What is dentistry doing to better serve older adults?
Dentists are experiencing a quiet revolution in their offices as the number of older patients increases steadily. The profession knows that this burgeoning population group is wearing fewer dentures and is keeping natural teeth longer. Also, we know that some patients in this group require special consideration because reduced mobility and dexterity may make daily oral hygiene difficult. In addition, medical conditions and impairment are factors that dentists take into account for certain patients.

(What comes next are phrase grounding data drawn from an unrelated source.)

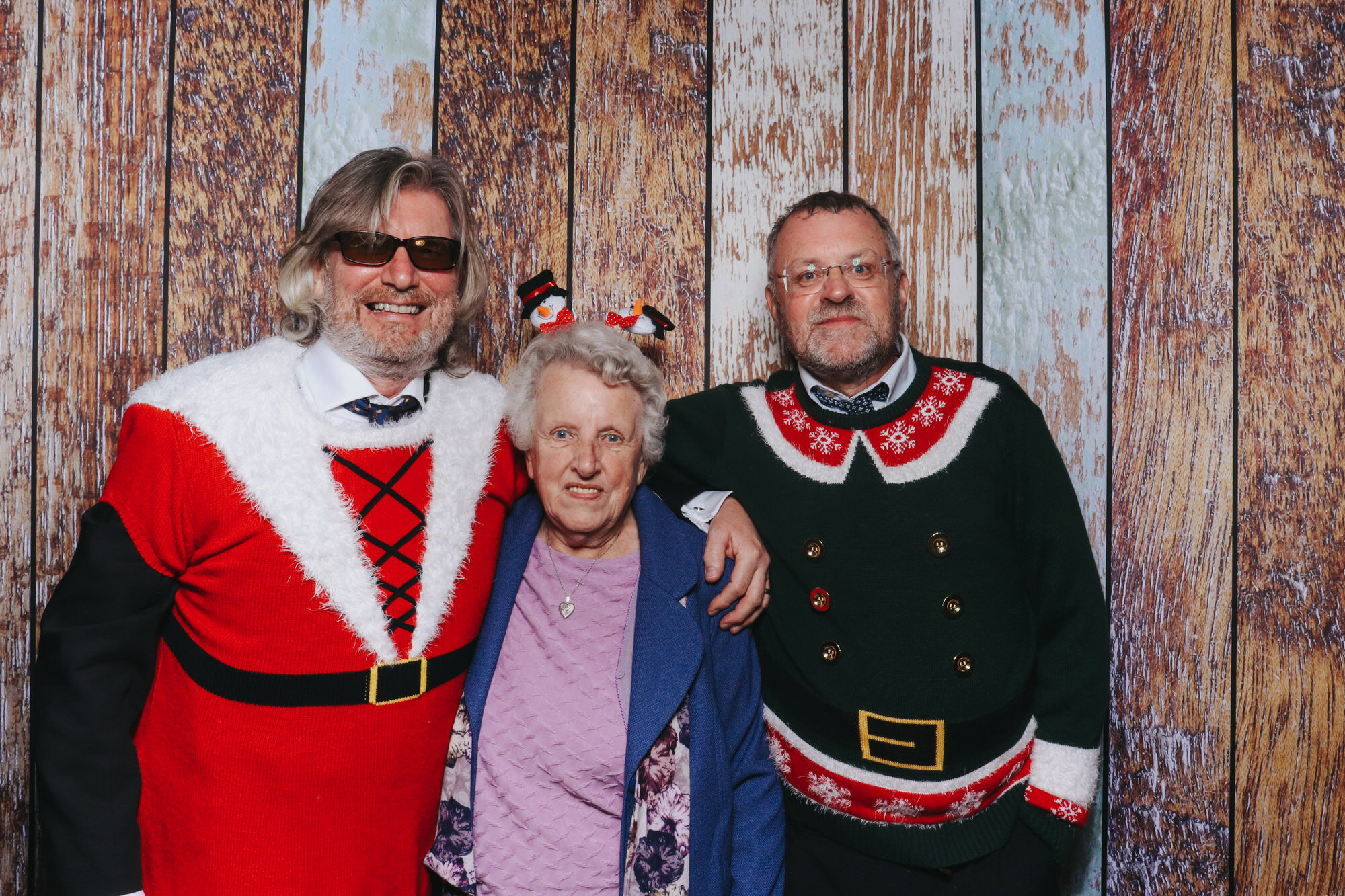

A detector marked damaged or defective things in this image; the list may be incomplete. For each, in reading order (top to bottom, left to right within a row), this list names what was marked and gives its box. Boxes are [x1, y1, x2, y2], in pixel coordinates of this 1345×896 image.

peeling paint on wood [167, 0, 304, 366]
peeling paint on wood [301, 0, 436, 215]
peeling paint on wood [438, 0, 570, 379]
peeling paint on wood [573, 0, 710, 398]
peeling paint on wood [705, 0, 839, 384]
peeling paint on wood [850, 0, 979, 360]
peeling paint on wood [0, 1, 38, 877]
peeling paint on wood [974, 0, 1108, 882]
peeling paint on wood [1108, 0, 1232, 887]
peeling paint on wood [1232, 3, 1345, 887]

Sometimes, lack of awareness about available treatments and techniques leads older patients to make false assumptions about their dental health and tolerate conditions such as toothaches, bleeding gums and clicking dentures. Dentists are gaining practical information on how to effectively manage the treatment needs of older patients. Many dental societies have set up access programs to assist older adults, individuals with physical or mental disabilities or indigent persons to receive care.
The dental profession is increasingly sensitive to the special needs of and the importance of dental health in the older patient. Older adults are more health conscious as a group than ever before. Their oral health is an important part of their overall health and the dental profession is committed to providing the treatment and guidance older adults need to maintain it.